BARCELONA – Die Idee einer europäischen Industriepolitik steht zumindest seit Anfang 2019 wieder auf der Tagesordnung, als ein deutsch-französisches Manifest zu diesem Thema veröffentlicht wurde. In diesem Dokument konzentrierte man sich zwar in erster Linie auf die globale Wettbewerbsfähigkeit, doch ein ebenso starkes Argument für eine Wiederbelebung der Industriepolitik besteht darin, dass sie für das Überleben des Euro notwendig ist.  

Seit der Einführung der Einheitswährung ist der Anteil der Industrie an der Gesamtwirtschaft im Hinblick auf die Wertschöpfung in Deutschland stabil geblieben, während er in Frankreich, Spanien und Italien deutlich rückläufig war. Deutschlands wirtschaftspolitische Reaktion auf den Covid-19-Schock wird diese Tendenz wohl noch verstärken.

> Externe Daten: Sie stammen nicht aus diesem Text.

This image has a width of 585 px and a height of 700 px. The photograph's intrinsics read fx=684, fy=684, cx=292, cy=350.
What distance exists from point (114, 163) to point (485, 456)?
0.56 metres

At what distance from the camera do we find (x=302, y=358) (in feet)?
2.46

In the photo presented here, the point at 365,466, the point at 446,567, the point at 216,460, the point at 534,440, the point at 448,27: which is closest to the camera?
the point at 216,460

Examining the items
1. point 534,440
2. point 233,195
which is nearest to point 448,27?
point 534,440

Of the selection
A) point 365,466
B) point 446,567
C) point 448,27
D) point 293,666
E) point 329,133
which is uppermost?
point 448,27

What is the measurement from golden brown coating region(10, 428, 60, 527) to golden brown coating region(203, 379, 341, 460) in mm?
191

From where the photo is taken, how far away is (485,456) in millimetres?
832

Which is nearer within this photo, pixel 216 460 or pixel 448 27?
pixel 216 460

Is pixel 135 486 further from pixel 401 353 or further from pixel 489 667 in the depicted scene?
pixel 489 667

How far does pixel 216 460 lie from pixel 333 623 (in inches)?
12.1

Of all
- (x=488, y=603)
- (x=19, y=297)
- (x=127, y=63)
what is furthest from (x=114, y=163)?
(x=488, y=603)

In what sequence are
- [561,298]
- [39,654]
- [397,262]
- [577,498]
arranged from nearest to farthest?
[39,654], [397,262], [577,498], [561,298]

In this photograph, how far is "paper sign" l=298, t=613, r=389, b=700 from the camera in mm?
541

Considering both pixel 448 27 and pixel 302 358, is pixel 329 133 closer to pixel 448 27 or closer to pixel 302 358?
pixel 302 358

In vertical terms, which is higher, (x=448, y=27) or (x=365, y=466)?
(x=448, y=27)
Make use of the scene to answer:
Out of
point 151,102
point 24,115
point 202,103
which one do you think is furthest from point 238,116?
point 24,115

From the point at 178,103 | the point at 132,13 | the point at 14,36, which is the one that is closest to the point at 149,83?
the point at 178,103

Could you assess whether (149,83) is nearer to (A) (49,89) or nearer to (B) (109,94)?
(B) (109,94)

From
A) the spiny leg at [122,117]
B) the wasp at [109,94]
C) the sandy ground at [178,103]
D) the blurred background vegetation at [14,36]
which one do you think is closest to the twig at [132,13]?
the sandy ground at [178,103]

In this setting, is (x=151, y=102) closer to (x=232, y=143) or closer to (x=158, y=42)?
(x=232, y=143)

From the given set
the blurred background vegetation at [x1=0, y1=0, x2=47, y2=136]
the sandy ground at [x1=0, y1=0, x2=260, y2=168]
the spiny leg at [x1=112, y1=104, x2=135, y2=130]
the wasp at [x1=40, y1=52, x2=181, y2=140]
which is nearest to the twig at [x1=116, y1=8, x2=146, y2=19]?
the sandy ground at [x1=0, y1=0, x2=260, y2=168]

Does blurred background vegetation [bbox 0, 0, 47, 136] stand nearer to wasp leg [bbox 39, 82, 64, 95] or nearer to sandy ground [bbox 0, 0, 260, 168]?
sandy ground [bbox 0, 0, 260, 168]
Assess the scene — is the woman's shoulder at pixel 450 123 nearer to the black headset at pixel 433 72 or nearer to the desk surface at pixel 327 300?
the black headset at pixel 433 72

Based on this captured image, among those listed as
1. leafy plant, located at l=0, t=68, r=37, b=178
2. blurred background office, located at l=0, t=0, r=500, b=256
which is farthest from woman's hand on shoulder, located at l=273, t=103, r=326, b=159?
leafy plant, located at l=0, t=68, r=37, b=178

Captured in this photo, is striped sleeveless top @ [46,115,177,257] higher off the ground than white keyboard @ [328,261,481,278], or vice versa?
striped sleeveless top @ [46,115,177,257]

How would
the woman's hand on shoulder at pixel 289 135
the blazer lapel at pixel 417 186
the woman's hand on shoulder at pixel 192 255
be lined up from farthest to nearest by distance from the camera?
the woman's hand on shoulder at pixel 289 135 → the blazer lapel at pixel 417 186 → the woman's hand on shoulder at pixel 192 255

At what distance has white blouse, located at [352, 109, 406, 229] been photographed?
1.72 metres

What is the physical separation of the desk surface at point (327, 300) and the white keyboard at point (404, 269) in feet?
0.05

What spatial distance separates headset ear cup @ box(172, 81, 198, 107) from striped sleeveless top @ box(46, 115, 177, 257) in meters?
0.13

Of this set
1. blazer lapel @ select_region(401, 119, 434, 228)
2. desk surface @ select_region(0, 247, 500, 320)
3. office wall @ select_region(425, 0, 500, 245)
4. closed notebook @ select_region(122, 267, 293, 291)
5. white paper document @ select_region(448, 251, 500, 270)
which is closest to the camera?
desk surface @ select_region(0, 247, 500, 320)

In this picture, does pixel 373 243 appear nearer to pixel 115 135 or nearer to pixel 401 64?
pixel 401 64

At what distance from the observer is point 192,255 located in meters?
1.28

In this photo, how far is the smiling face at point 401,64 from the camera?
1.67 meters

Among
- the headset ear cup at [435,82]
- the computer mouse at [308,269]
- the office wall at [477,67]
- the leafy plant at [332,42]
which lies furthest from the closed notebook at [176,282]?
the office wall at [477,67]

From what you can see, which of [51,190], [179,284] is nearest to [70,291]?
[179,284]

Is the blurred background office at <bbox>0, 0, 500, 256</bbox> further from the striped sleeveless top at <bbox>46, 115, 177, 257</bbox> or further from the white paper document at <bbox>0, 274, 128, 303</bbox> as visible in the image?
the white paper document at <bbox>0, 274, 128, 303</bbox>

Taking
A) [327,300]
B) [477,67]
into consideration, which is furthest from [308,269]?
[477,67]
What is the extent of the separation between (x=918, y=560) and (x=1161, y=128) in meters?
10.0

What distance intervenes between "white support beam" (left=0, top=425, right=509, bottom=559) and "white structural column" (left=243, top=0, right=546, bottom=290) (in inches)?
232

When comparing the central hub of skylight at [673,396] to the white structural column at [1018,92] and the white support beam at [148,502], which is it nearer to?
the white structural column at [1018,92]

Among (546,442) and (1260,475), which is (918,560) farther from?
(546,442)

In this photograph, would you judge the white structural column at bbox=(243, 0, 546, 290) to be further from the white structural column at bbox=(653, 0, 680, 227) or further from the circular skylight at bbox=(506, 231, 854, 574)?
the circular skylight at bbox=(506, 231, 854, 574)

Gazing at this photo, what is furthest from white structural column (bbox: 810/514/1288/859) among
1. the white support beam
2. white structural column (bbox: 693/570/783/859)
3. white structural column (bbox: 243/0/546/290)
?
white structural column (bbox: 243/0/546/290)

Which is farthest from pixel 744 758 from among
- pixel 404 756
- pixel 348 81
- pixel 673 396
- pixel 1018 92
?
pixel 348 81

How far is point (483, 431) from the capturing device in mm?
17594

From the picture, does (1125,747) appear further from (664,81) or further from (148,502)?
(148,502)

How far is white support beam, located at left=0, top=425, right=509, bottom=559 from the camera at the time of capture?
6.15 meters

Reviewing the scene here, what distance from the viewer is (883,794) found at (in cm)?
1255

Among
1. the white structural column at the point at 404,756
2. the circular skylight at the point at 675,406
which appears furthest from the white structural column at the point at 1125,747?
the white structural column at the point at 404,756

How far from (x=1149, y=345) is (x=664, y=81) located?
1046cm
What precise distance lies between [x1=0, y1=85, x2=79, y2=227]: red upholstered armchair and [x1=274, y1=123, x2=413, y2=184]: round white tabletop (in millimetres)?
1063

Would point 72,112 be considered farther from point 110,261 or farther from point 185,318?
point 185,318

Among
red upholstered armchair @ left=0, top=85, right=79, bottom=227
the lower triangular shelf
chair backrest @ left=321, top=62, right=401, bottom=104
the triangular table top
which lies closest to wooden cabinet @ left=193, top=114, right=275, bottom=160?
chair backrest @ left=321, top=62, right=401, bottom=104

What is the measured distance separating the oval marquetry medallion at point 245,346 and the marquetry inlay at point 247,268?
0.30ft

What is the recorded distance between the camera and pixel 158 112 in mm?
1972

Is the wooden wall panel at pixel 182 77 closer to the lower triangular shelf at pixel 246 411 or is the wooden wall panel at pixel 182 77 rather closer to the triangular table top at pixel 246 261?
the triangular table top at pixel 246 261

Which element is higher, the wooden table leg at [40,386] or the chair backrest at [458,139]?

Die Industrie, die im weitesten Sinne auch digitale Dienstleistungen umfasst, ist der Schlüssel zur Steigerung der Produktivität und das bedeutet, dass die südlichen Mitglieder der Europäischen Union für eine Wiederbelebung ihrer Industrie sorgen werden müssen. Andernfalls werden sich nämlich aufgrund des relativen Mangels an Wettbewerbsfähigkeit die Ungleichgewichte innerhalb der Eurozone vertiefen und die Aussichten auf permanente Transferleistungen vom Norden in den Süden erhöhen, die wiederum die politische Stabilität der Union gefährden.